======== Texto de estudo

Séria Indignalda: Ora, você está surtada, sua louca!

OH! Grandioso Fá: Ora, cada um vê o que quer na cara de quem quiser. Já que falei em ver, cara Tara, viu quem traduziu esse livro?

Tara Equestre: Não!

OH! Grandioso Fá: Ora, foi o Machado de Assis! Também está na cara, ou melhor na capa. Então você fica de olho no nariz avantajado do personagem e esquece do texto? Não é qualquer textículo não, minha cara Tara, é um baita textão clássico e glandioso! (vejam agora o que é um ato fálico com justa motivação).  Mas que bela atiradora de tortas está me saindo, cara Tara!

Goseli Goselina: Ora, veja bem, com um pênis desse tamanho no cara do leitor...

Mara Tara: Do leitor, não, colega, do Allan Poe.

Fábio Lobo (outro titular da banca): Vocês vão censurar um livro por causa de um delírio proveniente de recalque sexual e... e... (o coitado até gaguejou) surto psicótico?

Tara Esquestre e Goseli Goselina (em coro ensaiado lá no gabinete do secretário das tortas): Ah, é, não é? Se é assim, agora é que vamos para as cabeças mesmo. Tá censurado, se insistirem, melamos o processo.

Séria Indignalda: Aí, me segura que vou ter um troço.

Outros dois membros da banca, até ali só ouvindoOH! Grandioso Fá, você nos convida para um filme de pastelão, oras bolas! Nossa simpatia por sua titulação da USP e pelos parcos larjans que vão nos pagar a... a... (os caras também engasgaram) assim periclita, bacana!

Outros titulares até ali pasmos sem entender patavinas: OHHHHHHHHHHHHHHH!

OH! Grandioso FÁ (entrando de sola, mas bem zen): Calma, gente, é só um surtinho que vem lá das altas esferas, para não falar bolas, o que soaria indecente em conformidade com o delírio peniano. É só um surtinhozinho, já já passa... Vamos abrir as janelas e tomar um ar que dessufoca...

Séria Indignalda: OH! Grandioso Fá, não estudei para tamanha provação. Nunca imaginei nem durante a ditatura mais cruel ceder ouvidos a tanta patacoada... Essas duas que vão fazer psicoterapia, vão de retro, discípulas de Torquemada! Arre! Ainda não desisti de ter um troço imediatamente não!

Tenho que me curvar às evidências: o surtinho não passou coisa nenhuma. E o diagnóstico  do furibundo acometimento abunda ainda no insuspeito órgão da constitucionalissimamente São Silvestre.

Telespectadores e radiouvintes, foi um sufoco. Vocês não imaginam o que é a gente se ver  subitamente no meio do fogo cruzado de um filme de pastelão. Elas duas lá, mandando ver nas tortas e o restante da banca só se desviando para escapar do chantily azedo que o secretário Preparador de Tortas precariamente cozidas.

Resumo da ópera bufa, em volume alto para todo mundo ouvir:

O CORVO, DE ALLAN POE, COM TRADUÇÃO DE MACHADO DE ASSIS, EM QUADRINHOS, FOI CENSURADO PORQUE DUAS... DUAS... DUAS... (gente, até engasguei) SAÍDAS DE UM FILME DO GROUCHO MARX FORAM POSTAS NA BANCA PELO SECRETÁRIO PÂNDEGO PARA ARREMESSAR TORTAS LOUCAS!

================

▸ **Usando as informações**:
[A] Diga se cada afirmação concorda com o texto de estudo. Responda sim ou não e cite literalmente as palavras do texto que decidem: (i) o livro foi traduzido por Machado de Assis; (ii) Fábio Lobo é apresentado como titular da banca; (iii) o livro censurado é uma versão em quadrinhos de O Corvo.
[B] Reproduza fielmente o trecho do texto de estudo que se abre com as palavras que contêm "Fábio Lobo (outro" e se fecha com "até gaguejou) surto psicótico?".

======== Entradas listadas

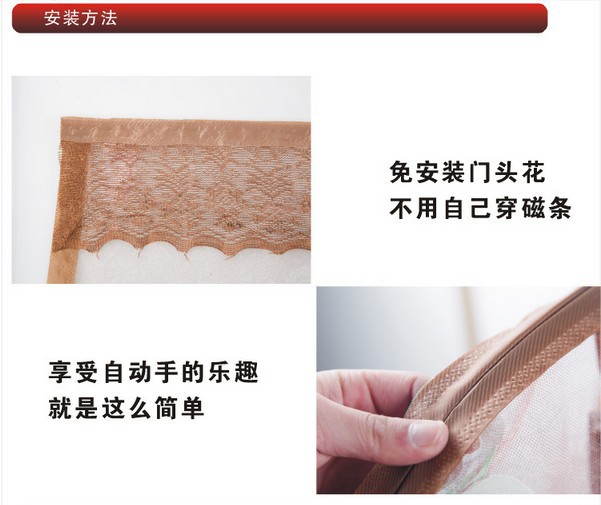 安装方法

免安装门头花
不用自己穿磁条

享受自动手的乐趣
就是这么简单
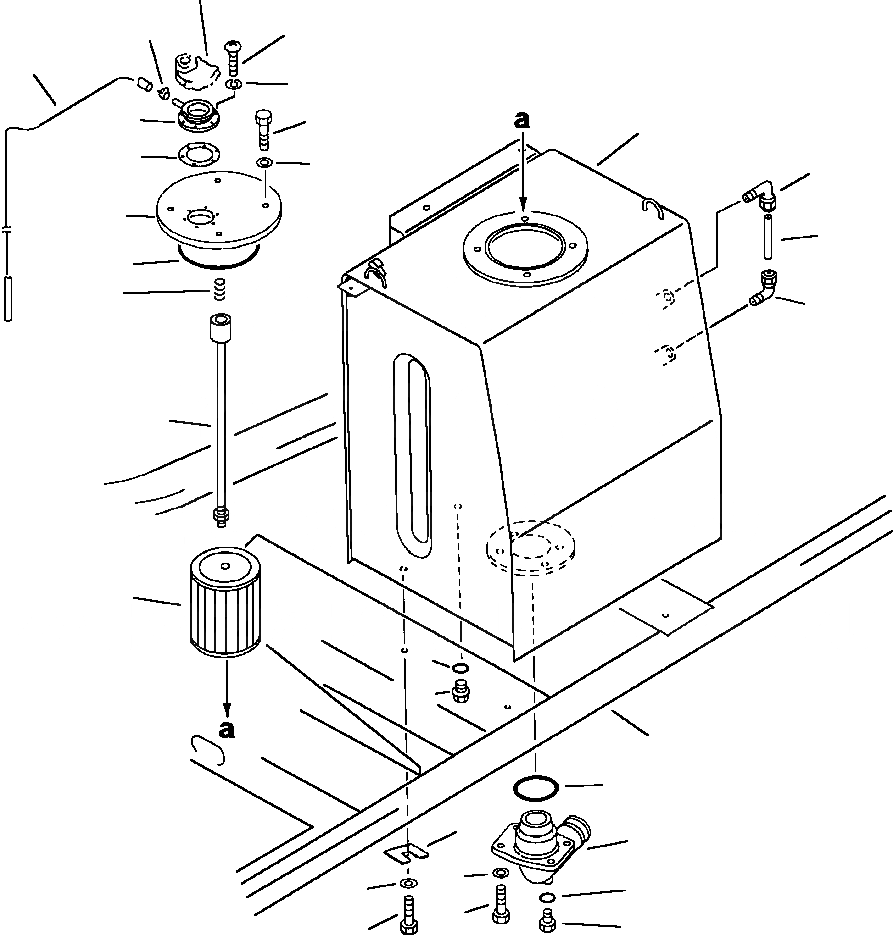 a

a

================

▸ **Respostas por tarefa**:
[A]
(i) Sim: "foi o Machado de Assis!"
(ii) Sim: "(outro titular da banca)"
(iii) Sim: "O CORVO, DE ALLAN POE, COM TRADUÇÃO DE MACHADO DE ASSIS, EM QUADRINHOS, FOI CENSURADO"

[B]
Fábio Lobo (outro titular da banca): Vocês vão censurar um livro por causa de um delírio proveniente de recalque sexual e... e... (o coitado até gaguejou) surto psicótico?